Marching Church, “Telling It Like It Is”

On “Telling It Like It Is,” Elias Bender Rønnenfelt enlists the services of members of like-minded Nordic punks in Lower, Hand of Dust, and others.
Reviews
Marching Church, “Telling It Like It Is”

On “Telling It Like It Is,” Elias Bender Rønnenfelt enlists the services of members of like-minded Nordic punks in Lower, Hand of Dust, and others.

Words: Adam Pollock

October 25, 2016

Marching Churchmarching_church-2016-telling_it_like_it_is
Telling It Like It Is
SACRED BONES
7/10

Emerging from the underground Danish punk scene—not that there’s much of a mainstream to distinguish it—Marching Church was first spawned as a side project of guitarist/vocalist Elias Bender Rønnenfelt, whose critically acclaimed post-punk/goth quartet Iceage garnered immediate buzz with their 2011 debut. As the boys in Iceage matured, so did their sound: piano ballads and Irish-inflected drinking songs started to compete with the loud, fast, and snotty, and their most recent release, 2014’s Plowing into the Field of Love, drew comparisons to Nick Cave & the Bad Seeds and was almost as highly praised.

When Rønnenfelt released the first Marching Church album in 2015, it was as a one-man band solo project that combined Iceage’s brashness with experimental grandiosity and decidedly soulful leanings; his spooky cover of the 1960s soul classic “Dark End of the Street” put the emphasis on dark.
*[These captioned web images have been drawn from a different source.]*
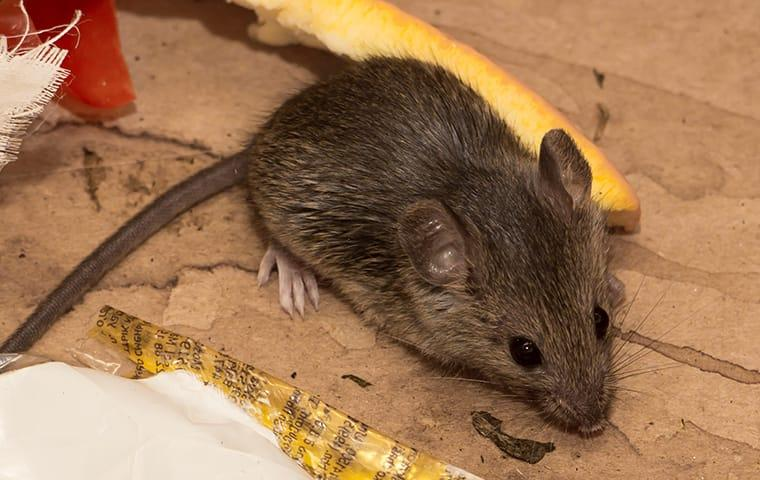 a house mouse crawling inside a home in concord california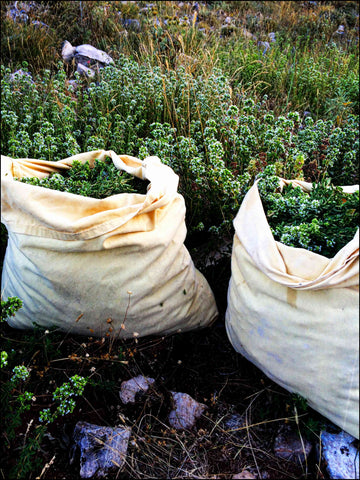 Our linen bags with fresh wild oregano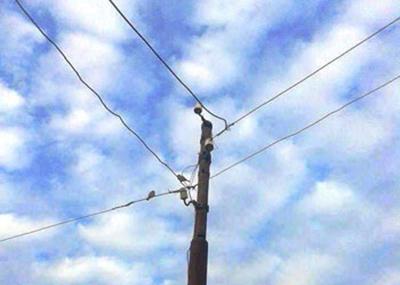 22016719746647تهالك-الأسلاك-وأعمدة-الكهرباء-(5)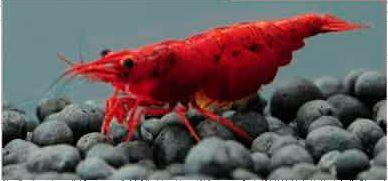 Jaskrawa ognista czerwona krewetka wiśniowa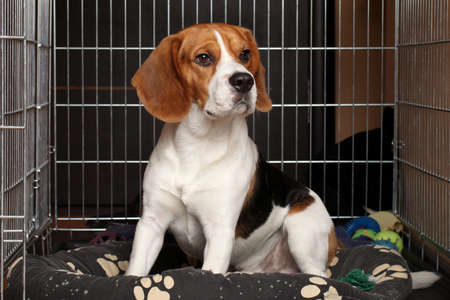 Sad Beagle Dog sits in cage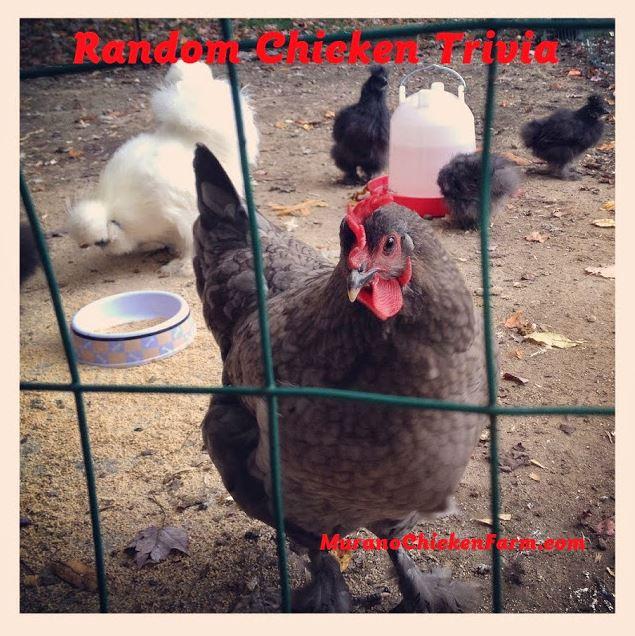 chicken trivia, fun facts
On Telling It Like It Is, Rønnenfelt relinquishes the reins and turns Marching Church into a seven-piece band, enlisting the services of members of like-minded Nordic punks in Lower, Hand of Dust, and others.

The ten tracks on Telling It Like It Is take one through a maze of eccentric, woozy ballads and foot-stomping ditties, all punctuated with varying doses of punk-rock urgency. The album opener “Let It Come Down” will do little to challenge comparisons to Cave as Rønnenfelt opines “Will the dust ever settle on us” in a dramatic tenor over a melancholic score. It’s followed by “Up for Days,” which brings to mind mid-90s Tom Waits and Belgian art-rock monsters dEUS. Midway through the album we’re treated to a wandering five-minute dose of experimentation with “Inner City Pigeon,” while “2016” boasts a great guitar line that wouldn’t be out of place on Manic Street Preachers’ The Holy Bible.
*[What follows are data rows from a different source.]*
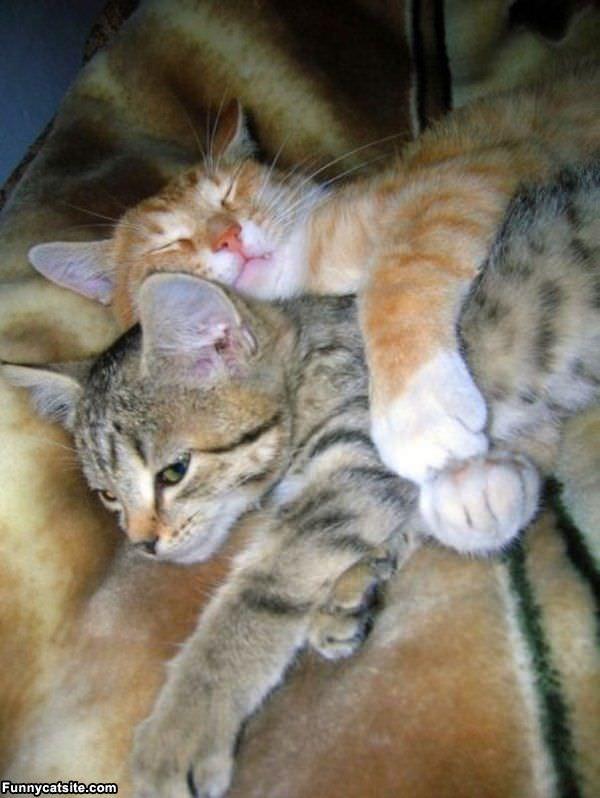Imagem do dia - Página 3 Hugging_It_Out
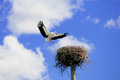 Storks Royalty Free Stock Images - 43540699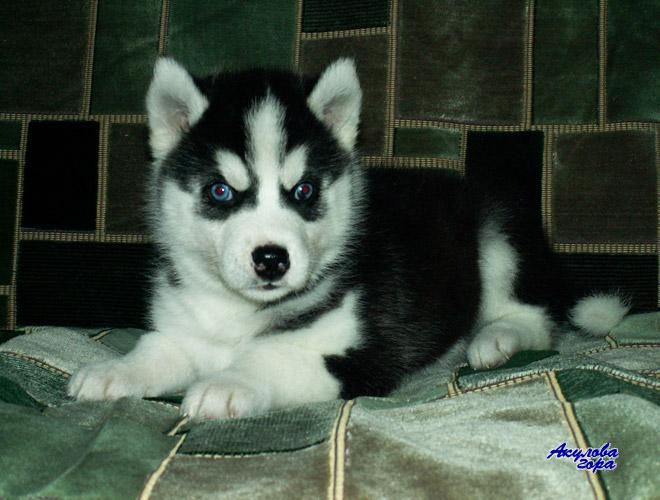 Куплю щинка Хаски! з голубими очима ( не обовязково ) вік до 2,5 місяців...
Rønnenfelt has proven himself to be a prolific sorcerer, creative to a fault, intense, and often guarded; he’s probably not the most engaging chap at the party. Whether or not Telling It Like It Is will be followed by a third Marching Church album or a return to Iceage remains to be seen, but we’re sure whatever Rønnenfelt lays on us next will be worth a listen.